Some time ago I added some UTF-8 pages to this site. I promptly started receiving one error message per page from the Swish-e search engine I’m using. Of course, the search results also showed “garbage” since Swish-e only handles single byte characters.
Today I got tired of the errors arriving in my mailbox, so I dug into the code and fixed things.
Turns out the errors were from HTML::LinkExtor and had to do with changes in Perl’s internal character handling.  Fortunately the HTTP::Response object had also grown a decoded_content member that held the “right” data.
--- /usr/pkg/lib/swish-e/spider.pl      2006-02-08 00:11:29.000000000 +0200
+++ spider.pl   2008-06-01 19:56:16.000000000 +0300
@@ -1138,7 +1138,8 @@
     # Extract out links (if not too deep)

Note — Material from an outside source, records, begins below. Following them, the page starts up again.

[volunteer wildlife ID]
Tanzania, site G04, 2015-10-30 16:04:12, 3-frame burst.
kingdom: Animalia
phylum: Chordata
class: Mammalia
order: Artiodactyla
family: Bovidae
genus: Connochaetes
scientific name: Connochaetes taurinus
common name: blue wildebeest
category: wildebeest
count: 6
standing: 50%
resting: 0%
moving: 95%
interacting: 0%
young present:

-    my $links_extracted = extract_links( $server, \$content, $response )
+    my $dcontent = $response->decoded_content;
+    my $links_extracted = extract_links( $server, \$dcontent, $response )
         unless defined $server->{max_depth} && $depth >= $server->{max_depth};
I kept the changes minimal, although I have some concerns about e.g. compressed content from the web server. Works for me, though, so I will not be spending any more time with that.
The contents still needed to get indexed more intelligently.  The “fix” I picked for that was to recode the content in ISO-8859-1.  This code in the filter_content callback did the trick:
    # Make the content always iso-8859-1
    for ($response->header('content-type')) {
        my $charset = lc $1 if /\bcharset=([^;]+)/;
        if ($charset && $charset ne 'iso-8859-1') {
            $$content = Encode::encode(
                'iso-8859-1',
                $response->decoded_content
            );
        }
    }
Text that cannot be represented in ISO-8859-1 is lost, but fortunately that is all just supplemental information on my site.
Staring at the search results a lot reminded me about another longer standing issue: the “fancy quotes” were not handled well — they were just stripped away.  As a quick and dirty fix I added the most common ones at the end of the filter_content callback.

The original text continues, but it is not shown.